» Aim of the exercise
Rewrite everything in the museum entry on James Ryder van Brunt from "American Art" down to "cm)  (show scale)", changing "farmhouses" to "barns".

Text START

James Ryder van Brunt

American Art

Throughout his career, the Brooklyn artist James Ryder van Brunt specialized in watercolors of local historic sites, farmhouses, and churches painted in a conventional, topographical style. His subject matter reflected a personal interest in the region’s Dutch heritage; his own ancestors had settled here in the seventeenth century. This picture depicts his grandfather’s homestead near what is now Third Avenue between Eighth and Eleventh streets (the Gowanus Creek is at the left).
MEDIUM Opaque and transparent watercolor and graphite on wove paper mounted to pulpboard
DATES ca. 1865
DIMENSIONS 14 3/4 x 18 in. (37.5 x 45.7 cm) Frame: 18 x 24 x 1 1/2 in. (45.7 x 61 x 3.8 cm)  (show scale)
INSCRIPTIONS Inscribed on cardboard backing on frame: "An early view of rural Bklyn. / "The Van Brunt Homestead" / At Lip Denton's Mill, at the water's edge / By James Rider Van Brunt 1820-1913"

Text END
Data supplied START

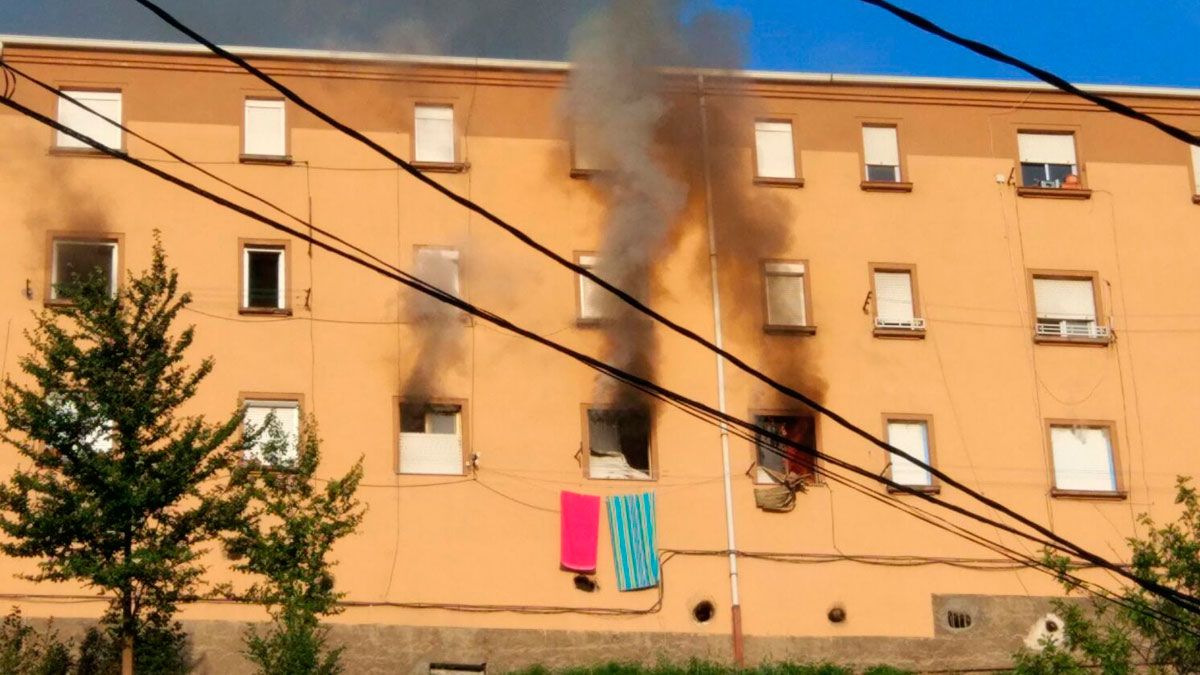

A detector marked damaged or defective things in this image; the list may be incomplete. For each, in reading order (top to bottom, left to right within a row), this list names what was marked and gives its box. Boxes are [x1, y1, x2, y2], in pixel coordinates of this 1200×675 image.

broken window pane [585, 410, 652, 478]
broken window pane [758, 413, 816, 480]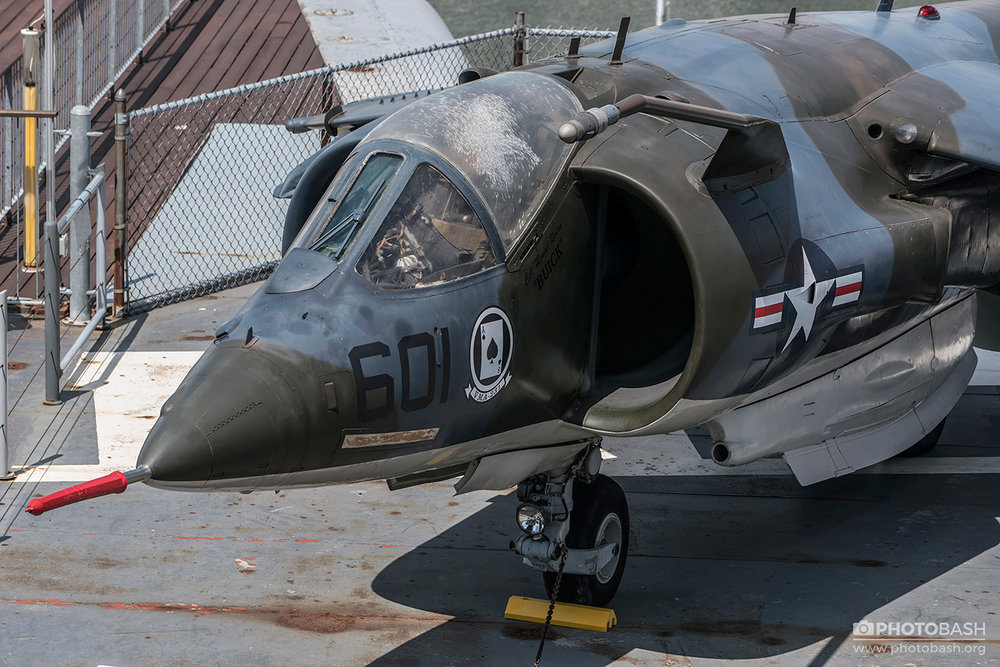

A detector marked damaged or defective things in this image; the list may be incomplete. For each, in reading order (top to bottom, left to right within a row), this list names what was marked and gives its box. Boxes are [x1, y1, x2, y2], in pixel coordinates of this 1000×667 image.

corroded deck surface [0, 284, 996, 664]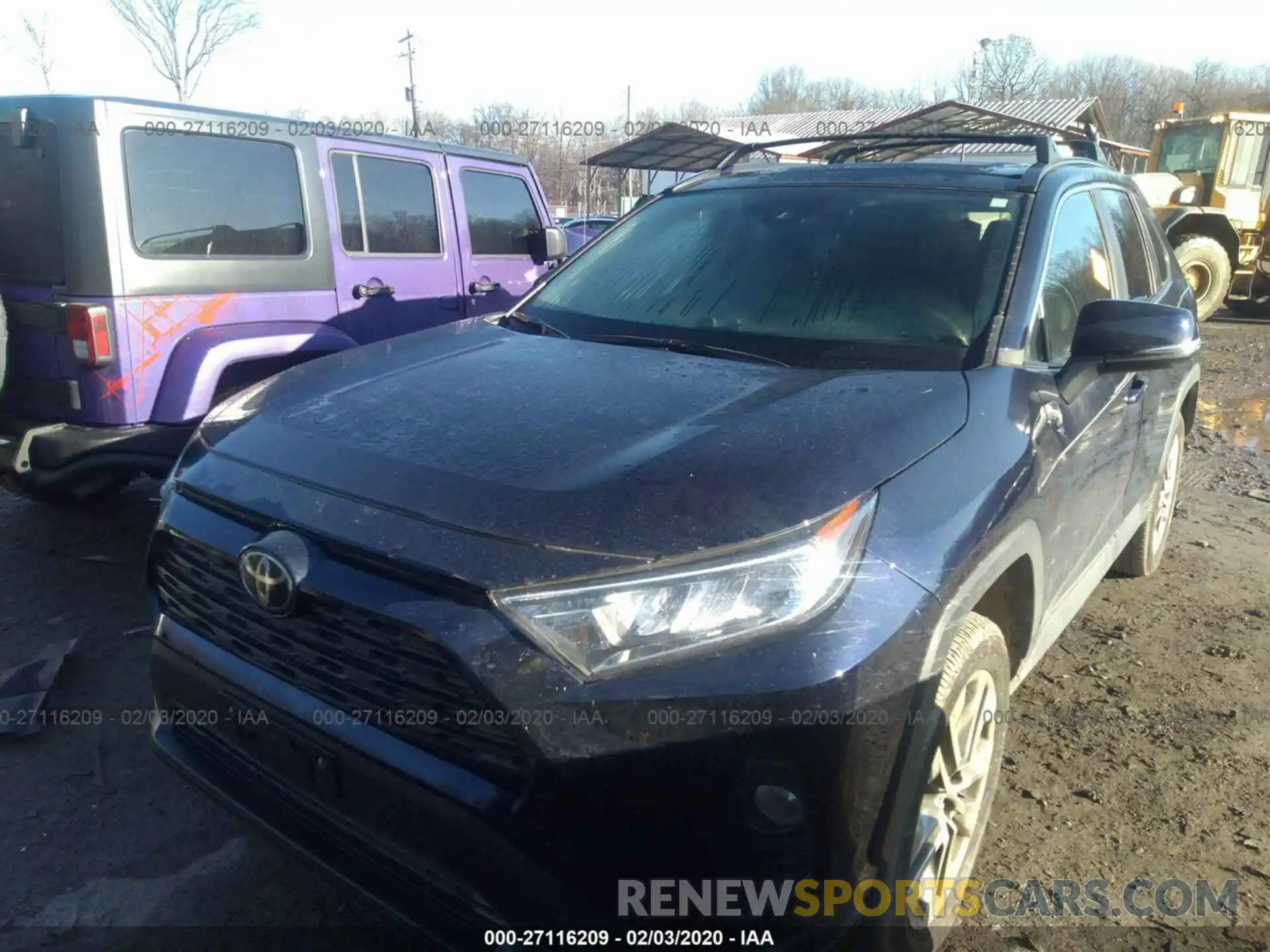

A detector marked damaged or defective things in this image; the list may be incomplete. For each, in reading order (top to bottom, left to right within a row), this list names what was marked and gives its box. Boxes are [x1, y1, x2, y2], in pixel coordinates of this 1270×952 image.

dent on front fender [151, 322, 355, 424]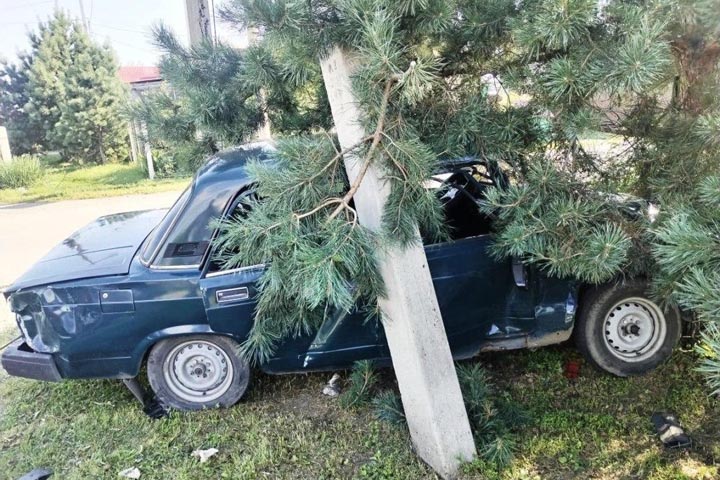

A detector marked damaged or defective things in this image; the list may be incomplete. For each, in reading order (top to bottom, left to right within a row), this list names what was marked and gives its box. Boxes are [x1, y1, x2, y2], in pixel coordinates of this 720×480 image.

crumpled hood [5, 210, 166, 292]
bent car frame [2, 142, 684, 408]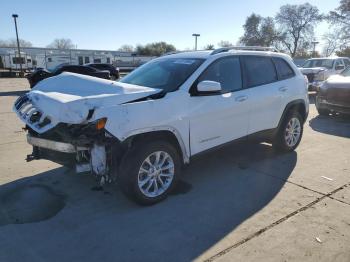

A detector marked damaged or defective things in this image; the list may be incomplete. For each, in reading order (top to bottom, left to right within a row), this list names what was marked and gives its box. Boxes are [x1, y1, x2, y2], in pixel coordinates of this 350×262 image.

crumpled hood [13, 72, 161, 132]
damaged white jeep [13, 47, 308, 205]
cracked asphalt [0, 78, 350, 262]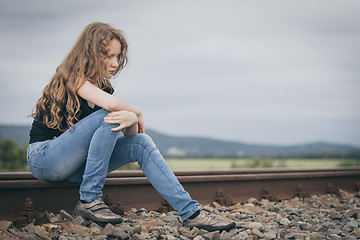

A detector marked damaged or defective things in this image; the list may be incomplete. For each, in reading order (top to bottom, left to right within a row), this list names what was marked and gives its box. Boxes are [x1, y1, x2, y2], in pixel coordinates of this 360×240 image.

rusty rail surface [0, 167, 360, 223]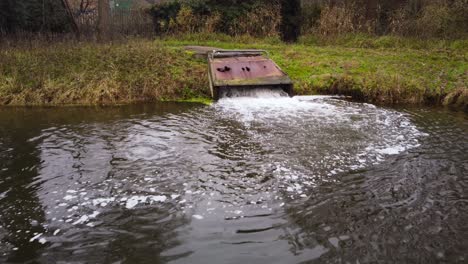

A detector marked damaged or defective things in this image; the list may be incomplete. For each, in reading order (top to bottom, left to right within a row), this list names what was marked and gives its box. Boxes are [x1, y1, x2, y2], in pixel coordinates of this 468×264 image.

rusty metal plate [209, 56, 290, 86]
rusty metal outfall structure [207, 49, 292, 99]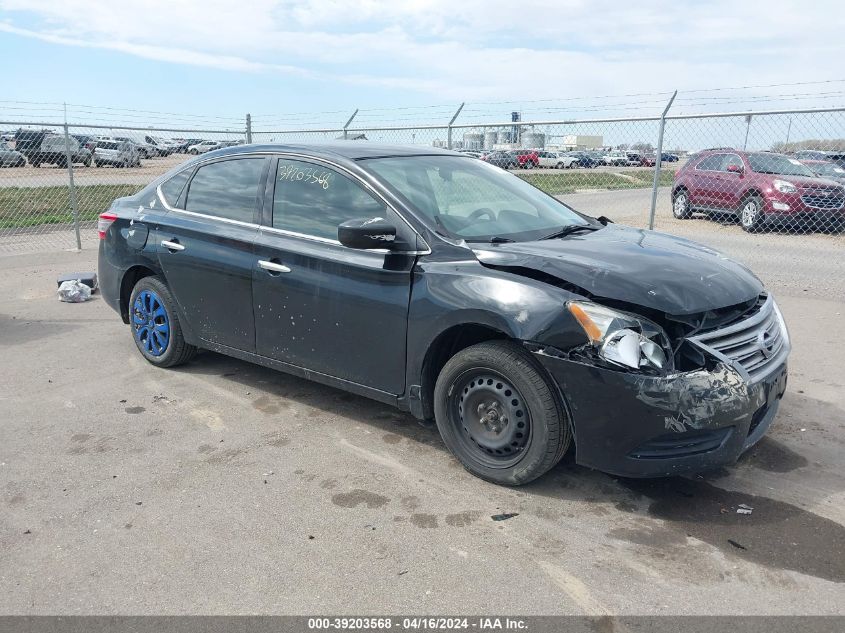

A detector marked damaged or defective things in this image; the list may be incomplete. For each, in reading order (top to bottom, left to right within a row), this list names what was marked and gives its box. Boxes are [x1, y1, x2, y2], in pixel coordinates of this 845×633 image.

Data supplied END

» Task solution
American Art

Throughout his career, the Brooklyn artist James Ryder van Brunt specialized in watercolors of local historic sites, barns, and churches painted in a conventional, topographical style. His subject matter reflected a personal interest in the region’s Dutch heritage; his own ancestors had settled here in the seventeenth century. This picture depicts his grandfather’s homestead near what is now Third Avenue between Eighth and Eleventh streets (the Gowanus Creek is at the left).
MEDIUM Opaque and transparent watercolor and graphite on wove paper mounted to pulpboard
DATES ca. 1865
DIMENSIONS 14 3/4 x 18 in. (37.5 x 45.7 cm) Frame: 18 x 24 x 1 1/2 in. (45.7 x 61 x 3.8 cm)  (show scale)